**Work item:** Reproduce every record below, character by character.

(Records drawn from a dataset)
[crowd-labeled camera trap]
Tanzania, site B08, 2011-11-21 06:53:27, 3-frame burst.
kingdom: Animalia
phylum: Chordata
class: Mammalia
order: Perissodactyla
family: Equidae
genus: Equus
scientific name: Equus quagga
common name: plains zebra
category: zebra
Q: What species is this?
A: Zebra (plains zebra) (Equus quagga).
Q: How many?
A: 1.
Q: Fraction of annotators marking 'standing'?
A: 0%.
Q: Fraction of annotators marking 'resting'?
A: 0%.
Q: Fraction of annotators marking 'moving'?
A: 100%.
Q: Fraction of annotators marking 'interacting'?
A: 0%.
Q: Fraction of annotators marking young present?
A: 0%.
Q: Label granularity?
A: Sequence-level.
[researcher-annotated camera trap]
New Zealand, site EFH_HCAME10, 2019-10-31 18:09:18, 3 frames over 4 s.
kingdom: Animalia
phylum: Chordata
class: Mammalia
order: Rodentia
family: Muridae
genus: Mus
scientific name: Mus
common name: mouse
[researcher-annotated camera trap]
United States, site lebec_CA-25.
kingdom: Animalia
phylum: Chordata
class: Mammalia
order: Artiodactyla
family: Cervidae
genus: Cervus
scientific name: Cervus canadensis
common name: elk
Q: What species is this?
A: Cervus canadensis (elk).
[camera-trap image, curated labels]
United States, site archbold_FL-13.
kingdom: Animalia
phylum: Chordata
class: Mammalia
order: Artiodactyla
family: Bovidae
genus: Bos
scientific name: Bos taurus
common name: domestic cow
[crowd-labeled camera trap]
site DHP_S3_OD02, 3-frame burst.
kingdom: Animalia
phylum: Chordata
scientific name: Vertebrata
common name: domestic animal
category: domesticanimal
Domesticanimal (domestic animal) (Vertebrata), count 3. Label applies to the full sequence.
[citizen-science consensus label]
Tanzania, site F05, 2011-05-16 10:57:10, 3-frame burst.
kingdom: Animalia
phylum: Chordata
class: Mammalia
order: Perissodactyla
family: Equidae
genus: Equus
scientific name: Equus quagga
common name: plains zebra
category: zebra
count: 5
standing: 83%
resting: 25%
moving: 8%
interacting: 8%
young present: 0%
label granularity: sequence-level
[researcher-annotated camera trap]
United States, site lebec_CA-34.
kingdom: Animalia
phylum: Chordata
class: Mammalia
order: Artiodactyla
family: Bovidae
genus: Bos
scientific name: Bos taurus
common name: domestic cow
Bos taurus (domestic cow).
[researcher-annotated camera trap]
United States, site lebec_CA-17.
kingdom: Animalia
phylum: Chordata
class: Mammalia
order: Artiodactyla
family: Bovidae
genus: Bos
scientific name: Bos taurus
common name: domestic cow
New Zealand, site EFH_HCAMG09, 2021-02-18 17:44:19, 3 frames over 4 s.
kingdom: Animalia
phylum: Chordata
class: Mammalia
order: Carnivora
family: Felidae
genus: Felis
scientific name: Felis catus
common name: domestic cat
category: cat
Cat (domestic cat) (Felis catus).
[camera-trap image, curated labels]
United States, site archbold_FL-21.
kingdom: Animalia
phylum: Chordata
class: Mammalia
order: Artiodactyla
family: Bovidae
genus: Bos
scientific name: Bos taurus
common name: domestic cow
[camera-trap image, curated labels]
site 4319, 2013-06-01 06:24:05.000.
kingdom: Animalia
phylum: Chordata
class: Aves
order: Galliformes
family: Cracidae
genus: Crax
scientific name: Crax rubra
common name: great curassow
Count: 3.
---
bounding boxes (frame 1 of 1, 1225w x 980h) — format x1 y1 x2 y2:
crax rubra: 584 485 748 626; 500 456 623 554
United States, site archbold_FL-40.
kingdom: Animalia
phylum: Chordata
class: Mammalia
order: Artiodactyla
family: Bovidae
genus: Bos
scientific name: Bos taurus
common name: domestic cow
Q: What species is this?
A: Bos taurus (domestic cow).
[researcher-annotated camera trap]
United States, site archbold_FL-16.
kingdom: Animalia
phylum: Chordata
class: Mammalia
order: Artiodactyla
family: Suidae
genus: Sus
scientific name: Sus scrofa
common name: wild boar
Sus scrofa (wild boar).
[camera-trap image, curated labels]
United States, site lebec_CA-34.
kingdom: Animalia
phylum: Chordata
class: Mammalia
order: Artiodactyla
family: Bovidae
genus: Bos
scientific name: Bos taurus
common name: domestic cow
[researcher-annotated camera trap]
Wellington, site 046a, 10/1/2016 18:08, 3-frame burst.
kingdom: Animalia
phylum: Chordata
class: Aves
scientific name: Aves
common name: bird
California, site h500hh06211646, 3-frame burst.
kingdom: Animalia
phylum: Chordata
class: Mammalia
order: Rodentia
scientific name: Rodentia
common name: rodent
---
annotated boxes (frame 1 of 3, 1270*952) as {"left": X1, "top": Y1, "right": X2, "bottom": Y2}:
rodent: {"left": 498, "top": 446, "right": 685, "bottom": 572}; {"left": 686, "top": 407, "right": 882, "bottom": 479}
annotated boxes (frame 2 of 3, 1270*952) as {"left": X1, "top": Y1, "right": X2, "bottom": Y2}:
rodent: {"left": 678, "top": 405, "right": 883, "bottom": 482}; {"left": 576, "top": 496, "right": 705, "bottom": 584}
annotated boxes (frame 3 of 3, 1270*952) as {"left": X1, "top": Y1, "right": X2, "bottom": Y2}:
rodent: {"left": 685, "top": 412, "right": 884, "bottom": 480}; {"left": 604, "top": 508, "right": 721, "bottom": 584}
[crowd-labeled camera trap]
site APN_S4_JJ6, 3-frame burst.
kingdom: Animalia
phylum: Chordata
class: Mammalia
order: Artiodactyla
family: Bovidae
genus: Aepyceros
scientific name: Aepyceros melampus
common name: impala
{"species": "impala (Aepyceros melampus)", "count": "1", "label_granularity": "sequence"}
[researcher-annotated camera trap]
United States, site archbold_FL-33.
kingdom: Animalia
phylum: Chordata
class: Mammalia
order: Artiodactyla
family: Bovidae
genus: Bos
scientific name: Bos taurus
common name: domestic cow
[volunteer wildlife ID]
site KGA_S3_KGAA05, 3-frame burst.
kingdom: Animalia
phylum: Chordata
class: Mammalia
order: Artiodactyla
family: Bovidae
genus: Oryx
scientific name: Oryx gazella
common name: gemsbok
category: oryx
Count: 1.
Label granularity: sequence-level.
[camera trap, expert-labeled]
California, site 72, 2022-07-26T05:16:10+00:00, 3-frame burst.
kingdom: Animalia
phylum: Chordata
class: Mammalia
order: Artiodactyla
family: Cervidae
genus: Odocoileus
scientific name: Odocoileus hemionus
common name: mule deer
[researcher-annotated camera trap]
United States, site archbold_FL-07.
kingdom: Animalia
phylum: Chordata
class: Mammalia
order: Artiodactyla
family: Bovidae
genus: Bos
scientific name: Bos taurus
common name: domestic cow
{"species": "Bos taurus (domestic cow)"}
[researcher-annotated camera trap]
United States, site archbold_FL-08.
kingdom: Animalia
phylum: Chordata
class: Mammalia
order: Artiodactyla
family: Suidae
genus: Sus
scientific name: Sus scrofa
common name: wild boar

**Reply to the task:**
[crowd-labeled camera trap]
Tanzania, site B08, 2011-11-21 06:53:27, 3-frame burst.
kingdom: Animalia
phylum: Chordata
class: Mammalia
order: Perissodactyla
family: Equidae
genus: Equus
scientific name: Equus quagga
common name: plains zebra
category: zebra
Q: What species is this?
A: Zebra (plains zebra) (Equus quagga).
Q: How many?
A: 1.
Q: Fraction of annotators marking 'standing'?
A: 0%.
Q: Fraction of annotators marking 'resting'?
A: 0%.
Q: Fraction of annotators marking 'moving'?
A: 100%.
Q: Fraction of annotators marking 'interacting'?
A: 0%.
Q: Fraction of annotators marking young present?
A: 0%.
Q: Label granularity?
A: Sequence-level.
[researcher-annotated camera trap]
New Zealand, site EFH_HCAME10, 2019-10-31 18:09:18, 3 frames over 4 s.
kingdom: Animalia
phylum: Chordata
class: Mammalia
order: Rodentia
family: Muridae
genus: Mus
scientific name: Mus
common name: mouse
[researcher-annotated camera trap]
United States, site lebec_CA-25.
kingdom: Animalia
phylum: Chordata
class: Mammalia
order: Artiodactyla
family: Cervidae
genus: Cervus
scientific name: Cervus canadensis
common name: elk
Q: What species is this?
A: Cervus canadensis (elk).
[camera-trap image, curated labels]
United States, site archbold_FL-13.
kingdom: Animalia
phylum: Chordata
class: Mammalia
order: Artiodactyla
family: Bovidae
genus: Bos
scientific name: Bos taurus
common name: domestic cow
[crowd-labeled camera trap]
site DHP_S3_OD02, 3-frame burst.
kingdom: Animalia
phylum: Chordata
scientific name: Vertebrata
common name: domestic animal
category: domesticanimal
Domesticanimal (domestic animal) (Vertebrata), count 3. Label applies to the full sequence.
[citizen-science consensus label]
Tanzania, site F05, 2011-05-16 10:57:10, 3-frame burst.
kingdom: Animalia
phylum: Chordata
class: Mammalia
order: Perissodactyla
family: Equidae
genus: Equus
scientific name: Equus quagga
common name: plains zebra
category: zebra
count: 5
standing: 83%
resting: 25%
moving: 8%
interacting: 8%
young present: 0%
label granularity: sequence-level
[researcher-annotated camera trap]
United States, site lebec_CA-34.
kingdom: Animalia
phylum: Chordata
class: Mammalia
order: Artiodactyla
family: Bovidae
genus: Bos
scientific name: Bos taurus
common name: domestic cow
Bos taurus (domestic cow).
[researcher-annotated camera trap]
United States, site lebec_CA-17.
kingdom: Animalia
phylum: Chordata
class: Mammalia
order: Artiodactyla
family: Bovidae
genus: Bos
scientific name: Bos taurus
common name: domestic cow
New Zealand, site EFH_HCAMG09, 2021-02-18 17:44:19, 3 frames over 4 s.
kingdom: Animalia
phylum: Chordata
class: Mammalia
order: Carnivora
family: Felidae
genus: Felis
scientific name: Felis catus
common name: domestic cat
category: cat
Cat (domestic cat) (Felis catus).
[camera-trap image, curated labels]
United States, site archbold_FL-21.
kingdom: Animalia
phylum: Chordata
class: Mammalia
order: Artiodactyla
family: Bovidae
genus: Bos
scientific name: Bos taurus
common name: domestic cow
[camera-trap image, curated labels]
site 4319, 2013-06-01 06:24:05.000.
kingdom: Animalia
phylum: Chordata
class: Aves
order: Galliformes
family: Cracidae
genus: Crax
scientific name: Crax rubra
common name: great curassow
Count: 3.
---
bounding boxes (frame 1 of 1, 1225w x 980h) — format x1 y1 x2 y2:
crax rubra: 584 485 748 626; 500 456 623 554
United States, site archbold_FL-40.
kingdom: Animalia
phylum: Chordata
class: Mammalia
order: Artiodactyla
family: Bovidae
genus: Bos
scientific name: Bos taurus
common name: domestic cow
Q: What species is this?
A: Bos taurus (domestic cow).
[researcher-annotated camera trap]
United States, site archbold_FL-16.
kingdom: Animalia
phylum: Chordata
class: Mammalia
order: Artiodactyla
family: Suidae
genus: Sus
scientific name: Sus scrofa
common name: wild boar
Sus scrofa (wild boar).
[camera-trap image, curated labels]
United States, site lebec_CA-34.
kingdom: Animalia
phylum: Chordata
class: Mammalia
order: Artiodactyla
family: Bovidae
genus: Bos
scientific name: Bos taurus
common name: domestic cow
[researcher-annotated camera trap]
Wellington, site 046a, 10/1/2016 18:08, 3-frame burst.
kingdom: Animalia
phylum: Chordata
class: Aves
scientific name: Aves
common name: bird
California, site h500hh06211646, 3-frame burst.
kingdom: Animalia
phylum: Chordata
class: Mammalia
order: Rodentia
scientific name: Rodentia
common name: rodent
---
annotated boxes (frame 1 of 3, 1270*952) as {"left": X1, "top": Y1, "right": X2, "bottom": Y2}:
rodent: {"left": 498, "top": 446, "right": 685, "bottom": 572}; {"left": 686, "top": 407, "right": 882, "bottom": 479}
annotated boxes (frame 2 of 3, 1270*952) as {"left": X1, "top": Y1, "right": X2, "bottom": Y2}:
rodent: {"left": 678, "top": 405, "right": 883, "bottom": 482}; {"left": 576, "top": 496, "right": 705, "bottom": 584}
annotated boxes (frame 3 of 3, 1270*952) as {"left": X1, "top": Y1, "right": X2, "bottom": Y2}:
rodent: {"left": 685, "top": 412, "right": 884, "bottom": 480}; {"left": 604, "top": 508, "right": 721, "bottom": 584}
[crowd-labeled camera trap]
site APN_S4_JJ6, 3-frame burst.
kingdom: Animalia
phylum: Chordata
class: Mammalia
order: Artiodactyla
family: Bovidae
genus: Aepyceros
scientific name: Aepyceros melampus
common name: impala
{"species": "impala (Aepyceros melampus)", "count": "1", "label_granularity": "sequence"}
[researcher-annotated camera trap]
United States, site archbold_FL-33.
kingdom: Animalia
phylum: Chordata
class: Mammalia
order: Artiodactyla
family: Bovidae
genus: Bos
scientific name: Bos taurus
common name: domestic cow
[volunteer wildlife ID]
site KGA_S3_KGAA05, 3-frame burst.
kingdom: Animalia
phylum: Chordata
class: Mammalia
order: Artiodactyla
family: Bovidae
genus: Oryx
scientific name: Oryx gazella
common name: gemsbok
category: oryx
Count: 1.
Label granularity: sequence-level.
[camera trap, expert-labeled]
California, site 72, 2022-07-26T05:16:10+00:00, 3-frame burst.
kingdom: Animalia
phylum: Chordata
class: Mammalia
order: Artiodactyla
family: Cervidae
genus: Odocoileus
scientific name: Odocoileus hemionus
common name: mule deer
[researcher-annotated camera trap]
United States, site archbold_FL-07.
kingdom: Animalia
phylum: Chordata
class: Mammalia
order: Artiodactyla
family: Bovidae
genus: Bos
scientific name: Bos taurus
common name: domestic cow
{"species": "Bos taurus (domestic cow)"}
[researcher-annotated camera trap]
United States, site archbold_FL-08.
kingdom: Animalia
phylum: Chordata
class: Mammalia
order: Artiodactyla
family: Suidae
genus: Sus
scientific name: Sus scrofa
common name: wild boar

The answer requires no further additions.